「女性は得ばかりで不公平」と思う男性が知らないこと

黒坂岳央(くろさか たけを)です。

現代ビジネスの記事「ゲイが女性のフリして出会い系をやったら地獄だった」が興味深い。「男から見ると女性ばかりが優遇される社会だ」と憤慨する男性は少なくないと感じる。レディースデイで女性が割引を受けたり、いざとなれば仕事をやめて専業主婦になれる、といった男性にはない特別待遇があるという具合だろう。実は筆者も遠い昔は少しだけそう思っていた時期もあった。だが、現在はその認識は完全に改めている。

Deagreez/iStock

こうした「女性は優遇ばかりされている」という考えは、実際に女性の立場にたったことがない「隣の芝生は青い現象」である。現在は筆者もビジネスや人生経験を経て「女性ばかりが得をしている」とは思わなくなった。お断りしておくが、筆者は特別に男女どちらかに大きく肩入れするスタンスをとっていない。あくまでニュートラルな視点で、起きている事象を冷静に考察する意図を持って本稿は書かれた。

女性を対等な人間と見ていない男性

現代ビジネスの記事によると、「女性のふりをして出会系アプリを試したところ、驚愕の結果となった」と紹介されている。セクハラは当たり前、マウンティングや説教をしてくる男性も多いという。性的な表現が苦手な方もいると思うので、本稿での詳述は控えるが男性として生きていれば一生経験しないであろう、屈辱的な態度のオンパレードである。

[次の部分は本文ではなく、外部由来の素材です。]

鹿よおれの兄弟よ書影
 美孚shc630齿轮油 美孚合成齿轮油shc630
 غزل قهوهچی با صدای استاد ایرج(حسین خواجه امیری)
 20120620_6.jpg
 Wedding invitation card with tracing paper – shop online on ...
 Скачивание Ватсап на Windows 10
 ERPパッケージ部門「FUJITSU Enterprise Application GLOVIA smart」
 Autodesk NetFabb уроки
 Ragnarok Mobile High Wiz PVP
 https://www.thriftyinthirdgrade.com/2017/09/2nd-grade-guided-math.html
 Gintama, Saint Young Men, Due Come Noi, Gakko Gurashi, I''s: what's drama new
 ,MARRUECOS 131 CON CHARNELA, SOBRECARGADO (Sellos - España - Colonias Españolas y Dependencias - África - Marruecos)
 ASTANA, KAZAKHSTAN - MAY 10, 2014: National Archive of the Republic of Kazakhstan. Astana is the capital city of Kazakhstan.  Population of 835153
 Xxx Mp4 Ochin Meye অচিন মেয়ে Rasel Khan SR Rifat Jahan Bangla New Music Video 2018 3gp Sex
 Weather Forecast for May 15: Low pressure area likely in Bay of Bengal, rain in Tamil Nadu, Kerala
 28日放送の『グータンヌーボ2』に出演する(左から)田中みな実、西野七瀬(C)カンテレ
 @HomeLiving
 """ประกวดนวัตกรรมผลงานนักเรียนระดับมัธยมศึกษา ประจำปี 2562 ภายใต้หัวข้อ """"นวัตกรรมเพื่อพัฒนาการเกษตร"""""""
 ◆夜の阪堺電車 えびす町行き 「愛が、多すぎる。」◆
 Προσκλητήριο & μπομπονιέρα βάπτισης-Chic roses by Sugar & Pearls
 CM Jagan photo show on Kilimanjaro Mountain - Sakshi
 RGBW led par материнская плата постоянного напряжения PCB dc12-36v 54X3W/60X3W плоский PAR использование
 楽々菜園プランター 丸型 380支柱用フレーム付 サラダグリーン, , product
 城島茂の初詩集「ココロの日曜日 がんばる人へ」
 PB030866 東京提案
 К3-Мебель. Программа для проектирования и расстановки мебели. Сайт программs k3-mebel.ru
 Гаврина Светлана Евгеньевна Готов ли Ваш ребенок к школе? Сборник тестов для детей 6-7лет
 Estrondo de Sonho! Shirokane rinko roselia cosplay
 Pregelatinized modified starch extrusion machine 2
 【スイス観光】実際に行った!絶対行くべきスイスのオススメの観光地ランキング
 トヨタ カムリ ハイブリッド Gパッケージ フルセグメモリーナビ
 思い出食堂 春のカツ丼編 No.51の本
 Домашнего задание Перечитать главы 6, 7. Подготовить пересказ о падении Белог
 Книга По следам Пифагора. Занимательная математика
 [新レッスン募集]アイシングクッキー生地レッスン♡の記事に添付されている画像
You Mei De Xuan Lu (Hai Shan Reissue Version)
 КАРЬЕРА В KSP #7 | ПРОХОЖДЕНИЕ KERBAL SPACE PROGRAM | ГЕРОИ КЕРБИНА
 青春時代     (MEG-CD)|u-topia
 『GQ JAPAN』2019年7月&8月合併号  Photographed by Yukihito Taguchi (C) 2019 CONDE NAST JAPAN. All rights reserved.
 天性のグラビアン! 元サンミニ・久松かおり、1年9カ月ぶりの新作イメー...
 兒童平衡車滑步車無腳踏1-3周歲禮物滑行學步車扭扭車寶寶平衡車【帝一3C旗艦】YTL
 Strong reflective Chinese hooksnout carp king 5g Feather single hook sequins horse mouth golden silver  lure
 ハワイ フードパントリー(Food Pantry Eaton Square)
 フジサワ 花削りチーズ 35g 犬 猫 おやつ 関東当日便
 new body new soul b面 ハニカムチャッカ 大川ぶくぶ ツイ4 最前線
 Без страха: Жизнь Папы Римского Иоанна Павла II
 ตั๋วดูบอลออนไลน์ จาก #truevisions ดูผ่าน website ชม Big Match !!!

著者のコメントする通り、これは件の男性たちが女性を対等な同じ人間同士でないと思っているからこそ、顕在化しているスタンスであろう。

脳科学者の中野信子氏は「身体的魅力を持つ女性を前にすると、男性は人間というよりモノとして見てしまう」という。つまり、こうした上から目線な態度の源泉は、男性の脳機能的な特性から来ているといえる。厳しい言い方をするなら、生殖本能を隠そうともしない、極めて原始的と言えるだろう。

だが、筆者はこの事実には驚かない。昔、友人がネカマ(ネットで男性が女性のふりをする意)で10代の女性になりすましてマッチングアプリに登録したところ、あっという間に10数件のメッセが送られてきたという話を聞いていたからだ。どれもこれも「今すぐ会いたい」というものばかりで、中には「そちらは北海道か! こっちは東京だけど、今すぐ飛行機で会いに行く!」という鼻息の荒さを感じさせるメッセも送られてきたという。

女性を対等な人間と見ていない男性は、決して例外的少数派とは言えないはずだ。

多くの女性は必死に生きている

「レディースデイなどで割引を受けていて女性はいいな」

「働くのが嫌なら、専業主婦に逃げられる女性はうらやましい」

という話があるが、筆者は女性を見ていてむしろ「大変だな」と感じることが少なくない。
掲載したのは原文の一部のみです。